Philippine Standard time

Tax Elasticity Study on the Insurance Industry, May - June 2010

The paper seeks to measure the tax elasticity of the country’s life insurance industry from 1978 to 2007 to determine if the foregoing taxes really serve as a disincentive in making a decision to buy life insurance products. Taxes imposed on life insurance premiums, such as the DST and premium tax, were found to be inelastic to the growth of the life insurance industry as the elasticity coefficient is less than unity. Because of these results, abolition of the DST and premium tax on life insurance is not recommended. Said taxes do not have a direct link to the performance of the life insurance industry. The study likewise emphasizes that there are also other determinants to life insurance demand like education, income, inflation and financial development which may have a greater impact on the life insurance industry as against the DST and premium tax. Beyond the measure of elasticity, the abolition of the DST and premium tax on life insurance is not supported due to the adverse effect it may create on government’s coffers. The abolition may also set a precedent for other similarly-situated industries (e.g. non-life insurance) to clamor for the same tax privilege.

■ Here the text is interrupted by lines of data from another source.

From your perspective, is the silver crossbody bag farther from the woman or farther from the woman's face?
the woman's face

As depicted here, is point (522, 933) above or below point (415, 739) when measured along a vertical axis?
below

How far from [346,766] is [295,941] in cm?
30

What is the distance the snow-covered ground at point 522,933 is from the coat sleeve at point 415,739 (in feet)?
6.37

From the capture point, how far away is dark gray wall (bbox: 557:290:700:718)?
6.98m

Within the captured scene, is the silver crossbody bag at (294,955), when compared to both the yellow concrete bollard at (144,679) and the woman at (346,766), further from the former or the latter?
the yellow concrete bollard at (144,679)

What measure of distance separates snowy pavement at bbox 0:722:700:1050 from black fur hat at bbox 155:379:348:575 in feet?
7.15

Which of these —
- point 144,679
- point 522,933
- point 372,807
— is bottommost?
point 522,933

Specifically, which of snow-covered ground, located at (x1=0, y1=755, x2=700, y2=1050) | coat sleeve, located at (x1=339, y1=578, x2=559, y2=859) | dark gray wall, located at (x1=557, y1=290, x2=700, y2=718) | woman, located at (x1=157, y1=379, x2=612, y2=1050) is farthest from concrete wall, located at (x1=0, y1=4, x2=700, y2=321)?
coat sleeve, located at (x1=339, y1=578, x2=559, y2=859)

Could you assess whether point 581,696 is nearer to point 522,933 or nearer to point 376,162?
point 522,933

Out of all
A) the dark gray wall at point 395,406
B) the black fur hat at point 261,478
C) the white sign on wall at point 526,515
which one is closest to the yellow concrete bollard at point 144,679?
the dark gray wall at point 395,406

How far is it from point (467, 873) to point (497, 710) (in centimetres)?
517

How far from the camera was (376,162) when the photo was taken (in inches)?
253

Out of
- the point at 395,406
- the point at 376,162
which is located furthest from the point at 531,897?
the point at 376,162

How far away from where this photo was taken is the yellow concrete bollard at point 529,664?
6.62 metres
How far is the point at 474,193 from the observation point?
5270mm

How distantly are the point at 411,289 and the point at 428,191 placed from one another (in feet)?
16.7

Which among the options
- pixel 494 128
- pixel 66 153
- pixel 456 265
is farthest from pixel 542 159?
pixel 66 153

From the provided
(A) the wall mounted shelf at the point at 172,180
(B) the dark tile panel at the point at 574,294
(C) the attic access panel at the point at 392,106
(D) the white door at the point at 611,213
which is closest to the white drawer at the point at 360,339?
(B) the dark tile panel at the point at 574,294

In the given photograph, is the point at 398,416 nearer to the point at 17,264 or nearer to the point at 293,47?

Moreover, the abolition would completely free the life insurance companies from the payment of taxes which other industries in the financial sector are required to pay resulting in inequitable taxation and undue advantage. It is therefore suggested that the premium tax and the DST on life insurance premiums remain imposed to level the playing field among the different financial investment products. This treatment will ensure a more balanced growth and development of the financial/capital market.